| Your goal |
Copy the material word for word, starting with the line that contains "Topographic Map of" and going on through the line that contains "Stella Mc Cartney", with both of those lines included.

| Entries provided |
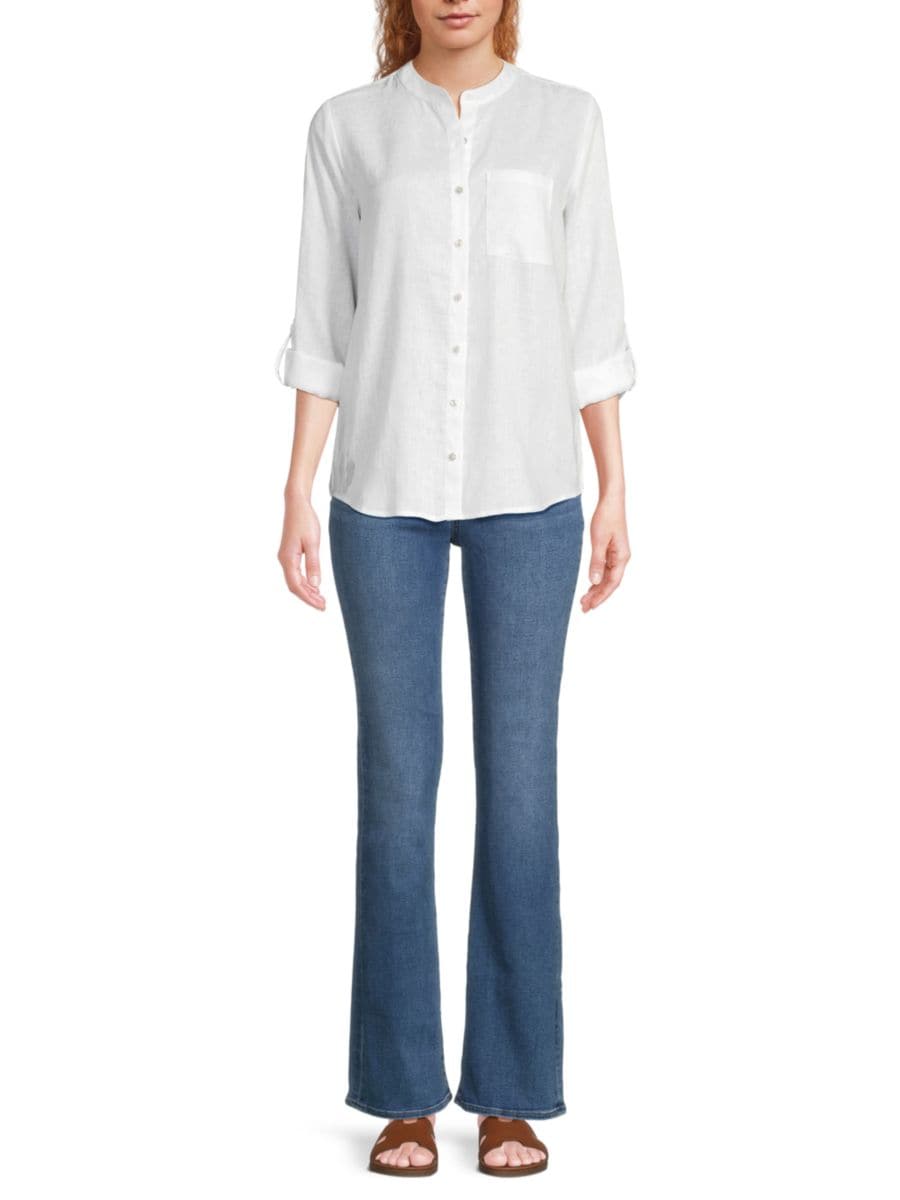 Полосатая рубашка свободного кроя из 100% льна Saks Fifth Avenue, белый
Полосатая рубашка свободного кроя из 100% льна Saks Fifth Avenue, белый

==

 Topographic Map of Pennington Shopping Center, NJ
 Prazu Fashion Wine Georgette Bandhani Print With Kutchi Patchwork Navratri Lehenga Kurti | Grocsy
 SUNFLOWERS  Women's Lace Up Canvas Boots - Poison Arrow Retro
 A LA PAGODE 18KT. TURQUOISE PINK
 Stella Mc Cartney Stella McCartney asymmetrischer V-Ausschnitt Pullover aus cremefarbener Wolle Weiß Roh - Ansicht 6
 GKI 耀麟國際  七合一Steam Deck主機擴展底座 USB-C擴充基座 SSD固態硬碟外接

| Expected answer |
 Topographic Map of Pennington Shopping Center, NJ
 Prazu Fashion Wine Georgette Bandhani Print With Kutchi Patchwork Navratri Lehenga Kurti | Grocsy
 SUNFLOWERS  Women's Lace Up Canvas Boots - Poison Arrow Retro
 A LA PAGODE 18KT. TURQUOISE PINK
 Stella Mc Cartney Stella McCartney asymmetrischer V-Ausschnitt Pullover aus cremefarbener Wolle Weiß Roh - Ansicht 6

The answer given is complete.